Subtitle: Bigger Food System Change on the Horizon
The recent failure of the Farm Bill to pass the U.S. House of Representatives has been widely touted as another indication of how nothing useful can get done by Congress these days, and that interpretation has plenty of merit. But this unexpected collapse in the process may also signal just how far away from the needs of ordinary farmers the “Farm” Bill had drifted. Much has been said about the divisiveness of SNAP (i.e. food stamp) benefits in the bill, but the real potential losses to rank-and-file food producers came in the guise of one successful amendment to please the dairy industry (contrary to most dairy farmers), and another failed one that would have put limits on crop insurance subsidies for larger farms. Combined, these factors left the legislation without much of a cheering section, which proved fatal in the end.
In any case, the Farm Bill as we know it is critically flawed. Some simple math will make the point. It starts with the basic fact that about 80% of this government largesse goes for food stamps (no matter how worthwhile), and only 20% to agriculture of any kind. Then take into account that the share afforded to agriculture is similarly weighted, in a disproportionate way, toward what I will call the “industrial end of the spectrum” and away from family-scale farming. But even the latter portion is slanted toward supporting the troubled status quo, or conventional methods of farming. What we are left with is perhaps one or two percent of the entire Farm Bill being applied to what we can clearly recognize as programs focused on sustainability and local food systems. There are many laudable attempts being made to redress this basic structure, as with programs to expand use of SNAP benefits at farmers markets, but the fact remains that the overarching structure of Farm Bill funding acts like a prison within which the promise of more progressive food and farm policy is constrained.
Make no mistake, Congress will probably do something about farm policy by year’s end, and it may yet be much worse for most farmers, as with the infamously bad Farm Bill extension that passed in the middle of the night on New Year’s Eve. But why should we be surprised by that? Despite all the attention being given these days to sustainable farming systems and locally raised foods, all policy indicators are beating a path with abandon in the opposite direction. This would include not only the Farm Bill, but the Food Safety Modernization Act (FSMA), the emerging Trans-Pacific Partnership (i.e. free trade agreement), and even the immigration reform bill now working its way through Congress. Everything is pointing toward a future in which the least preferred sources of food will be the most successful at dealing with new regulations and acquiring government supports. Why is it, one might ask, that the noose seems to be tightening on one of the most positive cultural trends to come along in decades, the Good Food Movement?
If you ask me, we need to totally give up on two heretofore celebrated and sacrosanct assumptions: 1) that we can achieve the society in which we prefer to live through policy incentives, and 2) that the kind of change we really need can occur incrementally. In the real world, policy follows social change – it doesn’t create it – and it is also clear that the forces out there with a preference for cheap, anonymous, unremarkable food will not go quietly, without a fight. After all, Twinkies are back.
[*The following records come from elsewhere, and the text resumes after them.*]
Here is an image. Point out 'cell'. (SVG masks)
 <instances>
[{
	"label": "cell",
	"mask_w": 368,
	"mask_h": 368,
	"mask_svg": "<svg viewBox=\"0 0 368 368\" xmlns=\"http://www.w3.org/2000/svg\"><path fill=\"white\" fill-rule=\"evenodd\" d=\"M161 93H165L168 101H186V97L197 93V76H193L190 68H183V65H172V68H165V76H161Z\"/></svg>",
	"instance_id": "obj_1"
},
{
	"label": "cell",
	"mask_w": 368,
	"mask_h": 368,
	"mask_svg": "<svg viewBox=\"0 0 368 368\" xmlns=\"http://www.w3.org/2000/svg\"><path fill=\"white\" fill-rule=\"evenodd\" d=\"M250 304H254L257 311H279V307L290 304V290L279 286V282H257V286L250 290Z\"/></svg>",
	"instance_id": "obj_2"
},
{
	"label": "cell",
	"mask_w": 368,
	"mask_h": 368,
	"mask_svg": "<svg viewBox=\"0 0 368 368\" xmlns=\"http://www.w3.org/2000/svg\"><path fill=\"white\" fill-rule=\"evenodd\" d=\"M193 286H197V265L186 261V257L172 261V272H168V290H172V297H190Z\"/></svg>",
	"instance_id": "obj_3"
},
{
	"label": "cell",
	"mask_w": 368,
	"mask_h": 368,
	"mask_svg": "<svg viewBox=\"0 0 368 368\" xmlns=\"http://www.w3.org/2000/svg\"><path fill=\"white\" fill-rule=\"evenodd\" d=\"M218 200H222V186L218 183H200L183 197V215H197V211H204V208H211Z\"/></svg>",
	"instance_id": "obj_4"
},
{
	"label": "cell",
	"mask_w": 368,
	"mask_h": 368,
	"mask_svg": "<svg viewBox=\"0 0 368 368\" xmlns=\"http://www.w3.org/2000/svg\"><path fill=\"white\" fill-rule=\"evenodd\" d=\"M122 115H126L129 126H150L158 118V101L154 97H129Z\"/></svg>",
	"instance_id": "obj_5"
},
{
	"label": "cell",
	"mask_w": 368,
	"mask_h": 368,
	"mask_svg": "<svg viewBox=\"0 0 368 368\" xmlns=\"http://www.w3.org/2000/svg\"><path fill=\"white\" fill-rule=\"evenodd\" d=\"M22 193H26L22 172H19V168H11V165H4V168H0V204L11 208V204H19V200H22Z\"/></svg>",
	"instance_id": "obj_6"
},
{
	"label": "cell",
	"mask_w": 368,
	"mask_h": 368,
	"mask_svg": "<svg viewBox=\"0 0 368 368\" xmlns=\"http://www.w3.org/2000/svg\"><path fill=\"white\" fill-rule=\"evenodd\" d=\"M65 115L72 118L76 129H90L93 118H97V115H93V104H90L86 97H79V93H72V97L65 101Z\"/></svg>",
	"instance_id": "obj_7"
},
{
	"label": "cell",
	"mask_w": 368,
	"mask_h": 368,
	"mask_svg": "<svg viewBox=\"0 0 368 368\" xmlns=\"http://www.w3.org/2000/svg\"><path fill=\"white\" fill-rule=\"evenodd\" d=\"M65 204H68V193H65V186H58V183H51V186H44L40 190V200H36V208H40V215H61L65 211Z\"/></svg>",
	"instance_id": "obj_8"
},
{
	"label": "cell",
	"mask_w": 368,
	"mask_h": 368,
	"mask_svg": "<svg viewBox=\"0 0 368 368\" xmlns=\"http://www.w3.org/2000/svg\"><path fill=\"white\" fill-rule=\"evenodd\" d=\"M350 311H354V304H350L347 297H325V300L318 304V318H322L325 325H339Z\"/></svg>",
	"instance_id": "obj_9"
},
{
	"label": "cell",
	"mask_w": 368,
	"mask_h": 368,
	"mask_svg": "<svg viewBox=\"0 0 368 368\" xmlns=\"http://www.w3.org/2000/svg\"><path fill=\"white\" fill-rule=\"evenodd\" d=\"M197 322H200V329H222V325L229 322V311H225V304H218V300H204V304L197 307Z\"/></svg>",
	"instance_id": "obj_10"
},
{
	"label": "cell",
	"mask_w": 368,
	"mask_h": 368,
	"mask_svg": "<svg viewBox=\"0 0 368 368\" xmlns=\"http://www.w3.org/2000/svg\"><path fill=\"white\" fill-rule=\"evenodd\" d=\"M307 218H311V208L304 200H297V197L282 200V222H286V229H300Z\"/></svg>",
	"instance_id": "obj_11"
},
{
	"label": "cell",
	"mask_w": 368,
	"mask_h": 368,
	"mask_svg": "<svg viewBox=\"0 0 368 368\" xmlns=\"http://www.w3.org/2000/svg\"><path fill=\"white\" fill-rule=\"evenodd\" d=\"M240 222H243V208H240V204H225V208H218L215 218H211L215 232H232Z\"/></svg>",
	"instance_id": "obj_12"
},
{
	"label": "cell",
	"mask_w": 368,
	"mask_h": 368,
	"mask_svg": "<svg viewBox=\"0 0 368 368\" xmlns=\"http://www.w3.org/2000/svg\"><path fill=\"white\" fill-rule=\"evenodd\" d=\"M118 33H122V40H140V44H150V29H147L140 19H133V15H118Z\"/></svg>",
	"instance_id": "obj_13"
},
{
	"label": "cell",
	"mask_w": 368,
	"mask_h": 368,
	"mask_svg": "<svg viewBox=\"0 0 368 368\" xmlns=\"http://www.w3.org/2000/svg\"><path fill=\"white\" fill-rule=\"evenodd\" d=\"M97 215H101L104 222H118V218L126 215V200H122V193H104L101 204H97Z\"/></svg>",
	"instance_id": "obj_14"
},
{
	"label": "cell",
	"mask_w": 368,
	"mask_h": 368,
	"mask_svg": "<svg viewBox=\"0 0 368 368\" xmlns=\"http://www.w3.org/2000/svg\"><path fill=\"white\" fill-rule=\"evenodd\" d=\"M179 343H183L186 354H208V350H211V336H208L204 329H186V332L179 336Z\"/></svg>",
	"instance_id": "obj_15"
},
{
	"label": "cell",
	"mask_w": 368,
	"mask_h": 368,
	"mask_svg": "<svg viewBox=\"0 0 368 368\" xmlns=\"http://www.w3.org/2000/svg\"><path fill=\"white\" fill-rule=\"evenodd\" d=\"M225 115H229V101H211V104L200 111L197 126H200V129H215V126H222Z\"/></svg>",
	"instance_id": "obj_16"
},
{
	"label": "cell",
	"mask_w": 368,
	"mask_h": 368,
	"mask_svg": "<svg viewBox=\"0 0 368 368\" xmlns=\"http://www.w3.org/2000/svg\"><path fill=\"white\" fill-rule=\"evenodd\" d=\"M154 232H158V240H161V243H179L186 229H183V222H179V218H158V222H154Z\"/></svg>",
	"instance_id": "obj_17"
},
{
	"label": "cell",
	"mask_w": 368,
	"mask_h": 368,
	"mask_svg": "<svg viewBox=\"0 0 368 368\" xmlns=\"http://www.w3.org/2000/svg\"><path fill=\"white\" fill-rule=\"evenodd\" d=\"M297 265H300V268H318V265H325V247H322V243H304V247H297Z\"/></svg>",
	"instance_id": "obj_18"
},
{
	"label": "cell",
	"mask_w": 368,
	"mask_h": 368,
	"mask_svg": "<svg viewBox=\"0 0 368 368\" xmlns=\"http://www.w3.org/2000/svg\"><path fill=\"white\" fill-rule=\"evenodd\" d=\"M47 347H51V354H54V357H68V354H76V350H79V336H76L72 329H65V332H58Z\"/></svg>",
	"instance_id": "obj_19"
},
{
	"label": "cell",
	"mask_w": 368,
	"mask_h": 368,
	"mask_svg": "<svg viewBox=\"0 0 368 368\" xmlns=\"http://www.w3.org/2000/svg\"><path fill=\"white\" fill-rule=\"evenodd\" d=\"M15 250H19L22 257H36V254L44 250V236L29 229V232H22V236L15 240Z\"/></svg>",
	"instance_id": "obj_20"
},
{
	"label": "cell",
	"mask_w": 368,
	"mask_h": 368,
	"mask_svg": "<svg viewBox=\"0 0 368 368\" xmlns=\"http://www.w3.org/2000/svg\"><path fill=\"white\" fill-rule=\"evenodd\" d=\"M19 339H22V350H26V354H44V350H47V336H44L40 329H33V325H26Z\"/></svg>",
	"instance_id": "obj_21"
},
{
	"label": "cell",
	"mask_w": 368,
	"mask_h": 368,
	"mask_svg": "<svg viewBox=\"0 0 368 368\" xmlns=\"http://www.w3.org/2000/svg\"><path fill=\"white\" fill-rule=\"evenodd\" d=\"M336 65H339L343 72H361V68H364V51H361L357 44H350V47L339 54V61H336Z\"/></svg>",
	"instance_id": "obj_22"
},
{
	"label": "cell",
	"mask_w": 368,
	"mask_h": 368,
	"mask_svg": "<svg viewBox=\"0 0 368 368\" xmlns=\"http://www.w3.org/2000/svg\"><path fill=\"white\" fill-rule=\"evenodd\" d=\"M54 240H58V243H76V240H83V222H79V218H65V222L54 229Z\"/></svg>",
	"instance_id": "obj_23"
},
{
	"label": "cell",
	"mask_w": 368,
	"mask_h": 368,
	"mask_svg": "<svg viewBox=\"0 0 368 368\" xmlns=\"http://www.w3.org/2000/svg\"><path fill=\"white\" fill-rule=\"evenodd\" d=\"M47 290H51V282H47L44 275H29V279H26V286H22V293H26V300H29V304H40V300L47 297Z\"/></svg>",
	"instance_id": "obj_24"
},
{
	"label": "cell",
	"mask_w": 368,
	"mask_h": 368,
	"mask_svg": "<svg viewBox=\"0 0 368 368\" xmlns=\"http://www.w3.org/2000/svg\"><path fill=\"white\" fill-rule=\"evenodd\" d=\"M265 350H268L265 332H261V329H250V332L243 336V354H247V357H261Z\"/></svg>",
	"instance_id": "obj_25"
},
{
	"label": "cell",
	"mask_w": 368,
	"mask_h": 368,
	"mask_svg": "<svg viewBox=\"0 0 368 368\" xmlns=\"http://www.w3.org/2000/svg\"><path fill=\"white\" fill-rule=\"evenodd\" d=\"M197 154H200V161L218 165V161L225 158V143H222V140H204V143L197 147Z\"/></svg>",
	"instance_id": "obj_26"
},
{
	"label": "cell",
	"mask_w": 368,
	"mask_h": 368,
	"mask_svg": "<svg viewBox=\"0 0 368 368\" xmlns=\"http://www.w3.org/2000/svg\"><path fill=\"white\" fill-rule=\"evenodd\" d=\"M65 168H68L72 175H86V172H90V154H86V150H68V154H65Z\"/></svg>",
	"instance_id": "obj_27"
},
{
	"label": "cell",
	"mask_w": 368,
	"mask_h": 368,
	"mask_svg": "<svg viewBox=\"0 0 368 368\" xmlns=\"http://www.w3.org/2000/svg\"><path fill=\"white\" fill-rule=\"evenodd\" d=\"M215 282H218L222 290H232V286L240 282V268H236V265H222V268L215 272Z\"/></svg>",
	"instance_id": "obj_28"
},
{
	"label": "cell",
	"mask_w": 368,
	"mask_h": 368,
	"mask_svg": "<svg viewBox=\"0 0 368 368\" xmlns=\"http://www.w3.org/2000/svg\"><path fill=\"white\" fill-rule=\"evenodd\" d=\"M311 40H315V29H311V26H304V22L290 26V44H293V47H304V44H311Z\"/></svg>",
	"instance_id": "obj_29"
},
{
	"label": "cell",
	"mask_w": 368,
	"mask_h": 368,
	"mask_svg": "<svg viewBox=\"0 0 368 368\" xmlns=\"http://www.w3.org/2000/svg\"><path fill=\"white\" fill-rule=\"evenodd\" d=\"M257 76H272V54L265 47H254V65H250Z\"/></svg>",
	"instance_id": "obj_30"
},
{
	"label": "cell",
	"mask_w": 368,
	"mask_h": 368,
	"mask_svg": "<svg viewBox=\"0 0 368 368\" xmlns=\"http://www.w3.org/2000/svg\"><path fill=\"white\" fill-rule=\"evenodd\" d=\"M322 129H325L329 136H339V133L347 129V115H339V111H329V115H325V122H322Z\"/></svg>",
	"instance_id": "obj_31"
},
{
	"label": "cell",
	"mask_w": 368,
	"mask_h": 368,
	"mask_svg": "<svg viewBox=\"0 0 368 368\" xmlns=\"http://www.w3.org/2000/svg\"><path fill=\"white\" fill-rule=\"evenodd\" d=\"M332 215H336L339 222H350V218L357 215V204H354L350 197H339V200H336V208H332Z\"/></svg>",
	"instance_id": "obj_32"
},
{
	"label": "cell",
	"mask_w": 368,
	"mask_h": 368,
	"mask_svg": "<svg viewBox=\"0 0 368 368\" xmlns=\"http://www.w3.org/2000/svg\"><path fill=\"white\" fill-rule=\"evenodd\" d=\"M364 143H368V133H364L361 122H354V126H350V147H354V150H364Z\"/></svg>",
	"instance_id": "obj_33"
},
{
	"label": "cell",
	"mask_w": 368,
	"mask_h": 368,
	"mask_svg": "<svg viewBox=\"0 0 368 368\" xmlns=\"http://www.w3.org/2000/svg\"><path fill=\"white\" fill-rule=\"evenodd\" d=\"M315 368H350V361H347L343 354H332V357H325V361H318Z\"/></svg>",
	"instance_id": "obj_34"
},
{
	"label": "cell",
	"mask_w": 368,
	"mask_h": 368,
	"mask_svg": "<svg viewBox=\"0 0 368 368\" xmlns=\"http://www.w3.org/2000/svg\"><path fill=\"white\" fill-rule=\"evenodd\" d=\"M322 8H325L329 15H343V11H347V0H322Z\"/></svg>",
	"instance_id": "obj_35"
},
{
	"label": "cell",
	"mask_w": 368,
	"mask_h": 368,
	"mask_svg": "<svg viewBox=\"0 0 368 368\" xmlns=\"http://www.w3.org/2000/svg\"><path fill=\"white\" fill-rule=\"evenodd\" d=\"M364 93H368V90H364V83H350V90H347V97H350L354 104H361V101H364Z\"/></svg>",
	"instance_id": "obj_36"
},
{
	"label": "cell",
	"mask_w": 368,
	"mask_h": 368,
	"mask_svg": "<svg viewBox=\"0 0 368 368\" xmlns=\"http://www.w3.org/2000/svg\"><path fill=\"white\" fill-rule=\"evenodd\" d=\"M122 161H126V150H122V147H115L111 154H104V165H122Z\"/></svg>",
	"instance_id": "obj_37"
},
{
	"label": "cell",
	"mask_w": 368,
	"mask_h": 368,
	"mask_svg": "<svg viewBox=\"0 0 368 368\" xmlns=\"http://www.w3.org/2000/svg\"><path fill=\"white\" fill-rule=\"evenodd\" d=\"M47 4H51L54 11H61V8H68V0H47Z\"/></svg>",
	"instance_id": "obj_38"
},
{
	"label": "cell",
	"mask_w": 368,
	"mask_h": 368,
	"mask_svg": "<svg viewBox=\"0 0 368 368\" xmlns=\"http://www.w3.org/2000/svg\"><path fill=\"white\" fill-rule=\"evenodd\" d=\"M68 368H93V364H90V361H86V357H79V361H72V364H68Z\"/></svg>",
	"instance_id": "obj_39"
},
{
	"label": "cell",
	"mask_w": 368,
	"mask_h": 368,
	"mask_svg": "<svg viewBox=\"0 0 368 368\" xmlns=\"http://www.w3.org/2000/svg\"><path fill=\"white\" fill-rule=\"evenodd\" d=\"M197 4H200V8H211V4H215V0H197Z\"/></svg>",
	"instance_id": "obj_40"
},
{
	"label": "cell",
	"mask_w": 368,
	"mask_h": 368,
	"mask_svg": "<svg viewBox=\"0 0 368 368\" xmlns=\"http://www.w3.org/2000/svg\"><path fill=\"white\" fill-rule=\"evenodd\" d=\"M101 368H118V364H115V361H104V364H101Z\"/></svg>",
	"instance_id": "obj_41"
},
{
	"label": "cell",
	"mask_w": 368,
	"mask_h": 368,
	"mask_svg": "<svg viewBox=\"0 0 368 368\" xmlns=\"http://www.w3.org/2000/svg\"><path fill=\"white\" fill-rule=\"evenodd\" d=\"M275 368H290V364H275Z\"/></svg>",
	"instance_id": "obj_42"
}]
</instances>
So what is the solution? If the answer was clear, I wouldn’t need to write about it. But it does seem, if we dismiss the indicated assumptions, that change will come more in the trenches of the food system, and we will have to work much harder at it than we have up to now. It’s not that our cause is exactly the same, but citizens of several countries in northern Africa and the Middle East, plus Turkey and Brazil, have figured out that taking to the streets is a necessary part of the process. For us it may look different, but surely can happen in the streets. What if, for instance, very large numbers of people started gathering one day per week, in both small towns and major cities, to publicly eat food that is locally and sustainably produced, in ways that challenge overly restrictive food regulations? What if we totally boycotted companies that are exporting food in ways that threaten the public health and economic viability of farms in other countries? What if we all just stopped eating food of unknown origin?
Food system change, when it does occur, is likely to come more abruptly and in larger chunks than we have expected. This may be the only way for it to happen, given the forces and structures working against it. We may not even recognize it when it does come as the change we were hoping to achieve, but it will be distinguished by the way it benefits the bulk of farmers and typical non-farming eaters alike. I have always liked the PASA mission statement as an expression of what we hope and expect to see in the not-so-distant future: promoting profitable farms that produce healthy food for all people while respecting the natural environment. To my mind, we will not get there without the earnest efforts of organizations like PASA, located all over the country, that can provide a middle ground for farmers and consumers to build the healthy, just and sustainable food system – and society – that we really want.
My point, however, is that none of this will happen until we are raring and ready to insist on it. The time may indeed already be here – it’s the whole enchilada, or we all go hungry for want of a life in which average folks producing and consuming good food matter again. The choice is very much ours to make.